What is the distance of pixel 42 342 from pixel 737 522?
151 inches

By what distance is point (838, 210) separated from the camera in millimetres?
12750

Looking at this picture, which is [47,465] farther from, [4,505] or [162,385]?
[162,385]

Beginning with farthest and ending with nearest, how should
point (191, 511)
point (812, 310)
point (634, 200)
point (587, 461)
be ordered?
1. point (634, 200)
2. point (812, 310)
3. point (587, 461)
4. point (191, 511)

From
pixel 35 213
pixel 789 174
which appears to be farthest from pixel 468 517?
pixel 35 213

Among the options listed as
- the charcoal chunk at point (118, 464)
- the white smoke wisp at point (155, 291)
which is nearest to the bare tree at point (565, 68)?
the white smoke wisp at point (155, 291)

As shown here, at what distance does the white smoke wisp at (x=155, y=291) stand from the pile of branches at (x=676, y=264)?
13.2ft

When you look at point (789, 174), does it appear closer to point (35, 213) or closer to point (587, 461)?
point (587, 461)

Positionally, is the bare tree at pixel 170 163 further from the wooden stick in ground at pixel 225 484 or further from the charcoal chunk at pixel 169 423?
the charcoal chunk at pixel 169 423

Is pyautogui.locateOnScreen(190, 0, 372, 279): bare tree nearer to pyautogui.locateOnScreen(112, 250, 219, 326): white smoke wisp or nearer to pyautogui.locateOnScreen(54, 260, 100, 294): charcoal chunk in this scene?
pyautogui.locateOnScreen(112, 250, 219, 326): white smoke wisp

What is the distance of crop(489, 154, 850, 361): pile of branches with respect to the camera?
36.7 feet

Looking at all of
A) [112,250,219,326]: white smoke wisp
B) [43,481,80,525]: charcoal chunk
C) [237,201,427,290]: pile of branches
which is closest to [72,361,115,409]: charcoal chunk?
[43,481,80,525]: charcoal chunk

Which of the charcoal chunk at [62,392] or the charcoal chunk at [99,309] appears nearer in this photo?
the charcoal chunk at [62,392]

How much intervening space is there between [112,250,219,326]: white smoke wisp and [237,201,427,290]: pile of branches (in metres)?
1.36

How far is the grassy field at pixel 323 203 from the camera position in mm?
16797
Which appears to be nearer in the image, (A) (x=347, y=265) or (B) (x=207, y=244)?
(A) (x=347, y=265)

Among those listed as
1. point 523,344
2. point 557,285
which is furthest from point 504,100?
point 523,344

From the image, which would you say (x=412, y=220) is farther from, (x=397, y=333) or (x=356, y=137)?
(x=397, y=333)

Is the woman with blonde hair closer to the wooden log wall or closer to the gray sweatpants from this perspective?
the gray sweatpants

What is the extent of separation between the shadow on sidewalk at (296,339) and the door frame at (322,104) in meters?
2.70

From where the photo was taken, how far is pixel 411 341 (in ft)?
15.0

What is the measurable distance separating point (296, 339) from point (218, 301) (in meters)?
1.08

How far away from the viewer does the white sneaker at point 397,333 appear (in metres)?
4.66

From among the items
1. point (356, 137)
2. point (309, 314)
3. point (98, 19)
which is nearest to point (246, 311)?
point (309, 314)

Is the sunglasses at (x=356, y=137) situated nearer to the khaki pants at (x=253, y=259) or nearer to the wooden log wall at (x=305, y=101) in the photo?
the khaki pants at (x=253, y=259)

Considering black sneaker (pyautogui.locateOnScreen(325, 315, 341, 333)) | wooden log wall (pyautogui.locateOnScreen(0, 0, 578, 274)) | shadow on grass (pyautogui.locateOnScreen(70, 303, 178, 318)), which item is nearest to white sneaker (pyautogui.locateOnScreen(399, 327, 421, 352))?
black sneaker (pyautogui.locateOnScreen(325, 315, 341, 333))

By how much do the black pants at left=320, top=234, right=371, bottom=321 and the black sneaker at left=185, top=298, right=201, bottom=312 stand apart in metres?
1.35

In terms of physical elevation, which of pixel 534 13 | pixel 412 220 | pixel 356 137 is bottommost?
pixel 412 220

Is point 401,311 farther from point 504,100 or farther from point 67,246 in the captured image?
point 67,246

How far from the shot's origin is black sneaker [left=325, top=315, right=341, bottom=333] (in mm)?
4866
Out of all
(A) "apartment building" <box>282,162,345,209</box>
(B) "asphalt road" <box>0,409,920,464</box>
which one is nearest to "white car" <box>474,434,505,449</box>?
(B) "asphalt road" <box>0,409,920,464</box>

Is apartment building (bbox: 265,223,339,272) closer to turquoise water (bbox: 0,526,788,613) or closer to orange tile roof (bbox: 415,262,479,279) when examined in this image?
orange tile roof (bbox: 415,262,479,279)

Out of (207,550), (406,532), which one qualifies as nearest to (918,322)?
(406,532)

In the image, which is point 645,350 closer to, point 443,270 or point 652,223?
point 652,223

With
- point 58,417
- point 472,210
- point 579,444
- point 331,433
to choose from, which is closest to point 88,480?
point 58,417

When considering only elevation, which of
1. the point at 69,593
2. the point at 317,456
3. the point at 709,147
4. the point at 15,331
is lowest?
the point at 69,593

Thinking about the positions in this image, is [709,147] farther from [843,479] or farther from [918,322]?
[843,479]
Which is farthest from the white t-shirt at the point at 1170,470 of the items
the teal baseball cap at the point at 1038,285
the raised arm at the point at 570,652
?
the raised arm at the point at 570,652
________________________________________
* Aim of the task *
Rewrite all the lines above, swapping every "bare tree" for "leafless tree" and keeping everything else unchanged.

* Correct response *
What is the distance of pixel 42 342 from pixel 737 522?
151 inches

By what distance is point (838, 210) separated from the camera in millimetres?
12750

Looking at this picture, which is [47,465] farther from, [4,505] or [162,385]?
[162,385]

Beginning with farthest and ending with nearest, how should
point (191, 511)
point (812, 310)
point (634, 200)
point (587, 461)
be ordered?
1. point (634, 200)
2. point (812, 310)
3. point (587, 461)
4. point (191, 511)

From
pixel 35 213
pixel 789 174
which appears to be farthest from pixel 468 517?
pixel 35 213

Among the options listed as
- the charcoal chunk at point (118, 464)
- the white smoke wisp at point (155, 291)
which is nearest to the leafless tree at point (565, 68)?
the white smoke wisp at point (155, 291)

As shown here, at what distance does the white smoke wisp at (x=155, y=291) stand from the pile of branches at (x=676, y=264)?
13.2ft

When you look at point (789, 174), does it appear closer to point (35, 213) or closer to point (587, 461)?
point (587, 461)

Positionally, is the leafless tree at pixel 170 163 further from the wooden stick in ground at pixel 225 484 or further from the charcoal chunk at pixel 169 423?
the charcoal chunk at pixel 169 423

Is pyautogui.locateOnScreen(190, 0, 372, 279): leafless tree nearer to pyautogui.locateOnScreen(112, 250, 219, 326): white smoke wisp or nearer to pyautogui.locateOnScreen(54, 260, 100, 294): charcoal chunk in this scene?
pyautogui.locateOnScreen(112, 250, 219, 326): white smoke wisp

What is the distance of crop(489, 154, 850, 361): pile of branches with respect to the camera?
36.7 feet

Looking at all of
A) [112,250,219,326]: white smoke wisp
B) [43,481,80,525]: charcoal chunk
C) [237,201,427,290]: pile of branches
which is closest to [72,361,115,409]: charcoal chunk?
[43,481,80,525]: charcoal chunk

Which of the charcoal chunk at [62,392] or the charcoal chunk at [99,309] appears nearer in this photo?
the charcoal chunk at [62,392]

How much intervening space is there between [112,250,219,326]: white smoke wisp and [237,201,427,290]: pile of branches (in metres)?
1.36

How far is the grassy field at pixel 323 203 from the camera position in mm?
16797
Which appears to be nearer in the image, (A) (x=347, y=265) or (B) (x=207, y=244)?
(A) (x=347, y=265)

Among those listed as
1. point 523,344
2. point 557,285
which is furthest from point 504,100?
point 523,344

From the image, which would you say (x=412, y=220) is farther from, (x=397, y=333) or (x=356, y=137)?
(x=397, y=333)

Is the woman with blonde hair closer to the wooden log wall or closer to the gray sweatpants from this perspective?
the gray sweatpants

What is the extent of separation between the shadow on sidewalk at (296,339) and the door frame at (322,104) in meters?
2.70

From where the photo was taken, how far is pixel 411 341 (in ft)?
15.0

What is the measurable distance separating point (296, 339) from point (218, 301) (in meters)?
1.08

How far away from the viewer does the white sneaker at point 397,333 appear (in metres)?
4.66

From among the items
1. point (356, 137)
2. point (309, 314)
3. point (98, 19)
which is nearest to point (246, 311)?
point (309, 314)

Is the sunglasses at (x=356, y=137) situated nearer to the khaki pants at (x=253, y=259) or nearer to the wooden log wall at (x=305, y=101) in the photo?
the khaki pants at (x=253, y=259)

Considering black sneaker (pyautogui.locateOnScreen(325, 315, 341, 333)) | wooden log wall (pyautogui.locateOnScreen(0, 0, 578, 274)) | shadow on grass (pyautogui.locateOnScreen(70, 303, 178, 318)), which item is nearest to white sneaker (pyautogui.locateOnScreen(399, 327, 421, 352))?
black sneaker (pyautogui.locateOnScreen(325, 315, 341, 333))

By how much do the black pants at left=320, top=234, right=371, bottom=321 and the black sneaker at left=185, top=298, right=201, bottom=312 stand apart in metres?
1.35

In terms of physical elevation, which of pixel 534 13 | pixel 412 220 | pixel 356 137 is bottommost?
pixel 412 220

Is point 401,311 farther from point 504,100 or farther from point 67,246 in the captured image?
point 67,246

How far from the shot's origin is black sneaker [left=325, top=315, right=341, bottom=333] (in mm)?
4866
Out of all
(A) "apartment building" <box>282,162,345,209</box>
(B) "asphalt road" <box>0,409,920,464</box>
which one is nearest to "white car" <box>474,434,505,449</box>?
(B) "asphalt road" <box>0,409,920,464</box>

Is apartment building (bbox: 265,223,339,272) closer to turquoise water (bbox: 0,526,788,613) or closer to orange tile roof (bbox: 415,262,479,279) when examined in this image?
orange tile roof (bbox: 415,262,479,279)

Out of (207,550), (406,532), which one qualifies as nearest to (918,322)?
(406,532)

In the image, which is point 645,350 closer to, point 443,270 or point 652,223?
point 652,223

With
- point 58,417
- point 472,210
- point 579,444
- point 331,433
to choose from, which is closest to point 88,480?
point 58,417

When considering only elevation, which of
1. the point at 69,593
2. the point at 317,456
3. the point at 709,147
4. the point at 15,331
is lowest?
the point at 69,593

Thinking about the positions in this image, is [709,147] farther from [843,479] or farther from [918,322]?
[843,479]
Which is farthest from the white t-shirt at the point at 1170,470 of the items
the teal baseball cap at the point at 1038,285
the raised arm at the point at 570,652
?
the raised arm at the point at 570,652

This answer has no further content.